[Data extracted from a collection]
+ + + + +
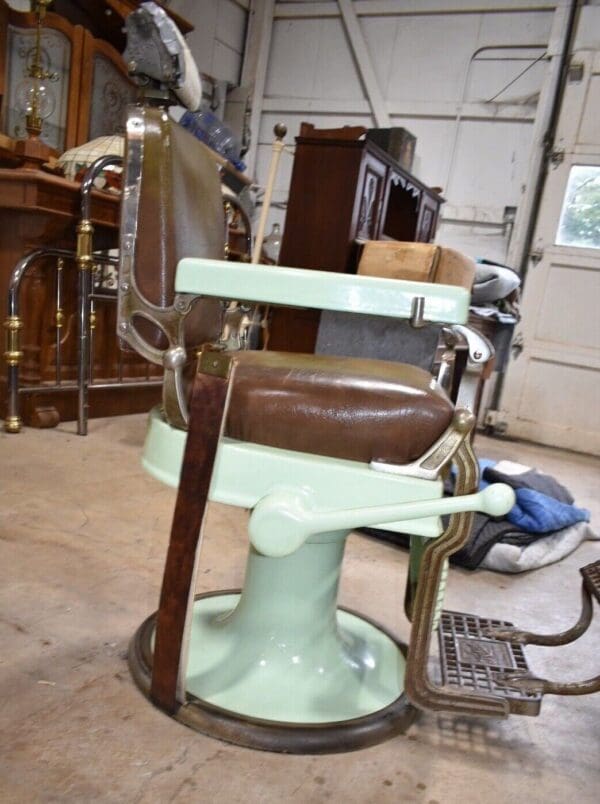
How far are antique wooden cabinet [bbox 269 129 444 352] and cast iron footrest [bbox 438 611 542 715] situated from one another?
2173mm

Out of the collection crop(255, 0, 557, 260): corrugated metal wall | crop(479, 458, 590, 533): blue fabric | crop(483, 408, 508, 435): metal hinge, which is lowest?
crop(483, 408, 508, 435): metal hinge

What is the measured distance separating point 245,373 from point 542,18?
5.07 meters

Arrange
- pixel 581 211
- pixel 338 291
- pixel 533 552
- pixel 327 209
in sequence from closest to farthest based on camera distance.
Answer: pixel 338 291
pixel 533 552
pixel 327 209
pixel 581 211

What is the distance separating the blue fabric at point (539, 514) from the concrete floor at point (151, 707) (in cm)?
20

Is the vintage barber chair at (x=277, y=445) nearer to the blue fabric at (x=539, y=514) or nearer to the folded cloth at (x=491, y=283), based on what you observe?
the blue fabric at (x=539, y=514)

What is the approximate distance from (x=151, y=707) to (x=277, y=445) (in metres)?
0.54

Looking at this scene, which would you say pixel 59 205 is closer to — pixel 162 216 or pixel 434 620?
pixel 162 216

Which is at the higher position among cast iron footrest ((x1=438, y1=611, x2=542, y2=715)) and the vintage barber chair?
the vintage barber chair

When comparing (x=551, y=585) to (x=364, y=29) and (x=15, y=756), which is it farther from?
(x=364, y=29)

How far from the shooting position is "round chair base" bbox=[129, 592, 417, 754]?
99cm

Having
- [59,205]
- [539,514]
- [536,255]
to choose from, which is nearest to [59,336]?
[59,205]

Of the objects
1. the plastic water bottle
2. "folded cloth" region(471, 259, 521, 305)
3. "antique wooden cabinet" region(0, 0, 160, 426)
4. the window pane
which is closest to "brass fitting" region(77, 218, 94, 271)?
+ + + + +
Take the entries shown above and quote them verbatim, passing over the pictures.

=== Response to the exercise ===
How far are antique wooden cabinet [bbox 269 129 444 352] and cast iron footrest [bbox 438 611 542 715] situated from one another?
2173mm

Out of the collection crop(255, 0, 557, 260): corrugated metal wall | crop(479, 458, 590, 533): blue fabric | crop(483, 408, 508, 435): metal hinge, which is lowest?
crop(483, 408, 508, 435): metal hinge

What is the measured distance separating point 245,373 from point 542,18?
5.07 meters

Arrange
- pixel 581 211
- pixel 338 291
- pixel 533 552
- pixel 327 209
in sequence from closest to farthest based on camera distance.
Answer: pixel 338 291
pixel 533 552
pixel 327 209
pixel 581 211

What is the distance separating the blue fabric at point (539, 514) from the concrete floor at point (151, 707) (in cm)?
20

Is the vintage barber chair at (x=277, y=445) nearer to the blue fabric at (x=539, y=514) or nearer to the folded cloth at (x=491, y=283), based on what you observe?
the blue fabric at (x=539, y=514)

What is the approximate distance from (x=151, y=707) to (x=277, y=445) (in metres)?
0.54

Looking at this scene, which would you say pixel 59 205 is closer to — pixel 162 216 or pixel 434 620?
pixel 162 216

Which is at the higher position among cast iron footrest ((x1=438, y1=611, x2=542, y2=715)) and the vintage barber chair?
the vintage barber chair

When comparing (x=551, y=585) to (x=364, y=29) and (x=15, y=756), which is it farther from?
(x=364, y=29)

How far from the shooting position is "round chair base" bbox=[129, 592, 417, 754]?
99cm

Having
- [59,205]
- [539,514]
- [536,255]
to choose from, which is nearest to [59,336]?
[59,205]

Of the objects
1. the plastic water bottle
2. "folded cloth" region(471, 259, 521, 305)
3. "antique wooden cabinet" region(0, 0, 160, 426)
4. the window pane
which is closest to "brass fitting" region(77, 218, 94, 271)?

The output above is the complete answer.